Question: An older adult says, “There’s no reason to live. Everyone I’ve ever loved is gone. My family and friends are all dead. My money is running out, and my health is failing.” How should the nurse analyze this comment?

Answer Choices: a. Normal negativity of older adults b. Evidence of suicide risk c. A cry for sympathy d. Normal grieving

Answer: b. Evidence of suicide risk

Question: A patient tells the nurse of the recent deaths of a spouse of 50 years as well as an adult child in an automobile accident. The patient has no other family and only a few friends in the community. What is the priority nursing diagnosis?

Answer Choices: a. Spiritual distress, related to being angry with God for taking the family b. Risk for suicide, related to recent deaths of significant others c. Anxiety, related to sudden and abrupt lifestyle changes

Answer: b. Risk for suicide, related to recent deaths of significant others

Question: A clinic nurse interviews four patients between 70 and 80 years of age. Which patient should have further assessment regarding the risk of alcohol addiction?

Answer Choices: a. One with a history of intermittent problems of alcohol misuse early in life and who now consumes one glass of wine nightly with dinner. b. One with no history of alcohol-related problems until age 65 years, when the patient began to drink alcohol daily “to keep my mind off my arthritis.” c. One who drank socially throughout adult life and continues this pattern, saying, “I’ve earned the right to do as I please.” d. One who abused alcohol between the ages of 25 and 40 years but now abstains and occasionally attends Alcoholics Anonymous.

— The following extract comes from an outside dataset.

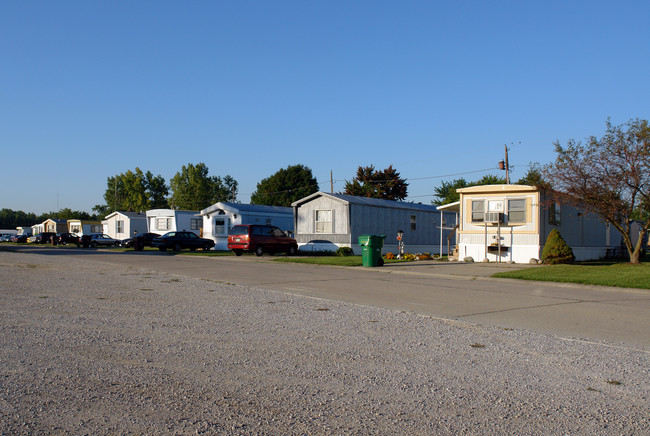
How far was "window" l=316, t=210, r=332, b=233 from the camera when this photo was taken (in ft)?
120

Answer: b. One with no history of alcohol-related problems until age 65 years, when the patient began to drink alcohol daily “to keep my mind off my arthritis.”

Question: A 77-year-old patient who is receiving tricyclic antidepressants is diagnosed with major depressive disorder. Nursing assessment should include careful collection of information regarding what focus?

Answer Choices: a. Use of other prescribed medications and over-the-counter products. b. Evidence of pseudoparkinsonism or tardive dyskinesia. c. A history of psoriasis and any other skin disorders. d. A current immunization status.

Answer: a. Use of other prescribed medications and over-the-counter products.

Question: An older adult with a history of major depressive disorder has taken an antidepressant daily for 3 years. The patient tells the nurse, “I want to stop taking this medication. I don’t think I need it anymore.” What is the nurse’s best response to assure safety the patient’s safety?

Answer Choices: a. “Why do you think you don’t need this medication anymore?” b. “Have you talked with your family members about this decision?” c. “If you stop the medication, your depression will return worse than ever.” d. “Let’s talk with your healthcare provider about your decision.”

Answer: d. “Let’s talk with your healthcare provider about your decision.”